AI wasn’t created until the latter half of the 1900s. In 1997, IBM’s supercomputer, Deep Blue, beat Russian grandmaster Garry Kasparov, the international chess champion at the time. Fourteen years of AI research later, IBM’s new supercomputer, Watson, beat Jeopardy’s reigning champions, Brad Rutter and Ken Jennings. Historically, artificial intelligence was used to store an abundance of data/information available later for retrieval. 

Founded in 2008 at Stanford University, the company’s mission is to “build the world’s first comprehensive map of human knowledge” via knowledge graphs. Knowledge graphs compile data from across the internet to help add relevant information to what a user was searching for. For example, if you were to look up Michael Jordan on Google, there would be a profile panel about him on the right side of the screen. This is powered by Google’s knowledge graphs. 

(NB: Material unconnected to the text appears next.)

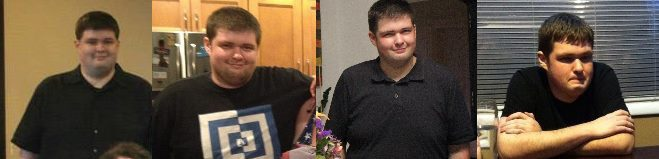 6 foot Male 110 lbs Fat Loss 350 lbs to 240 lbs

Diffbot’s knowledge graph contains more than double the information of Google’s, with a whopping 1 trillion facts, adding over 130 million facts a month. Google only is able to apply its knowledge graphs to a few of the most popular search terms, like singers and other famous people, places, objects, or events. However, if you were to look up any generic question in the Google search bar, you would only receive links, not the information panel on the right side. Diffbot, on the other hand, is trying to get this type of relevant information for every single search item. Diffbot has been rapidly expanding and already attracted major clients like Microsoft and eBay who now employ the company to strengthen their search engines.

To be able to accomplish the things that Diffbot does, Diffbot needs to be able to scour the internet at lightning speeds. Diffbot uses a high-performance version of Google Chrome in order to sift through the internet as efficiently as possible. It looks through websites as raw pixels and utilizes algorithms to categorize each piece of data. This way, it’s able to look through each page super quickly, spending no unnecessary time on each page. While doing this at such high speeds, Diffbot is able to rate and analyze content to determine whether or not the website it is “reading” is trustworthy, or if the website has up-to-date information.

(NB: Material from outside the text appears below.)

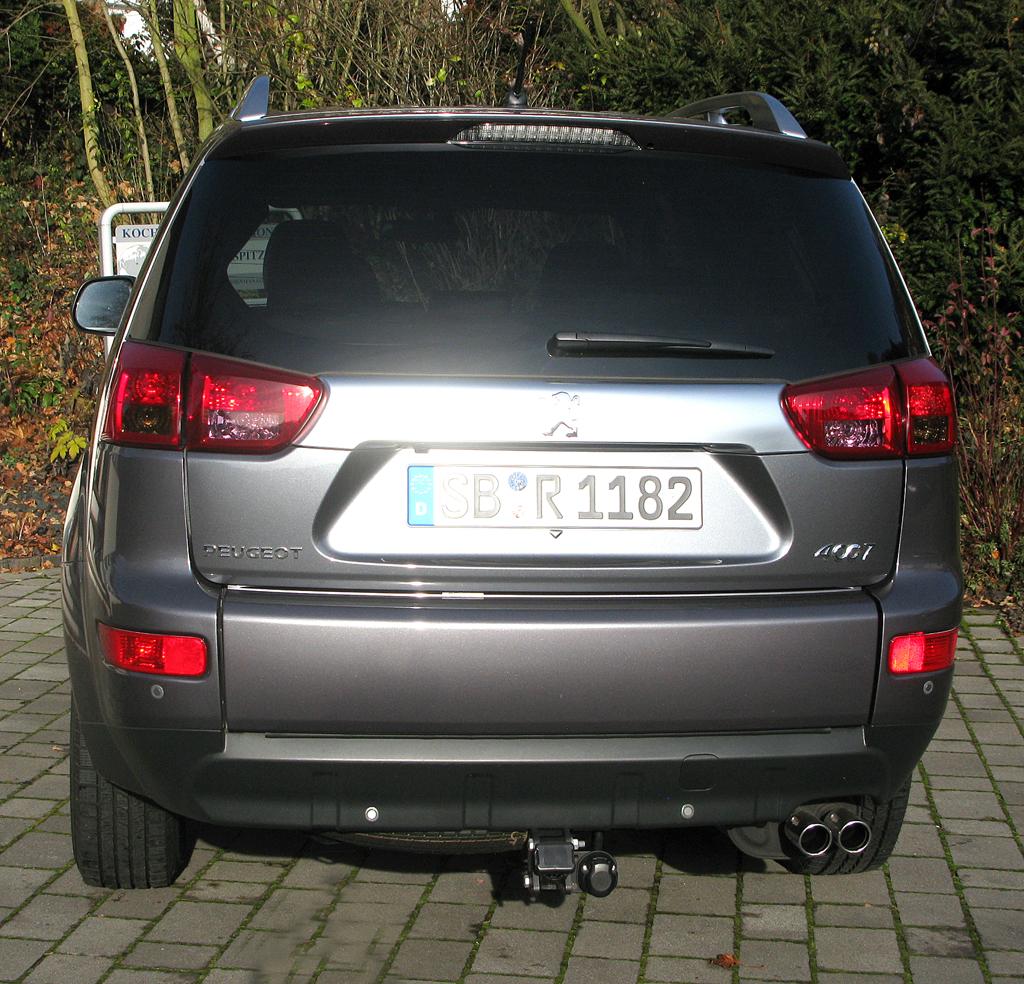Peugeot 4007: Blick auf die Heckpartie.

Another significant application of Diffbot is being able to quickly search throughout the internet rapidly to help companies spot counterfeit goods. Adidas and Nike both use Diffbot to find all the sites that mention a specific type of shoe, the Adidas Ultraboost for example. Diffbot is able to find every single website that says “Adidas Ultraboost” no matter what language and then give the companies the list of all of the results.

Diffbot has so many future applications that can help improve our quality of life. They can help remove language barriers by creating some sort of earpiece that can translate languages instantaneously or making fully autonomous cars a possibility in the near future. However, Diffbot also may pose some privacy issues. As with any type of AI, there is always the debate about whether our right to privacy is being invaded. Diffbot has spoken on this subject and while they will collect publicly known data, they will not collect sensitive data such as race or political alignments. With Diffbot making sure to protect the privacy of both consumers and search subjects, there truly is only an upside to the wide implementation of Diffbot. With the advent of Diffbot’s all-knowing knowledge graphs and the continual progress by artificial intelligence, there is so much that can be accomplished with these two things working in tandem.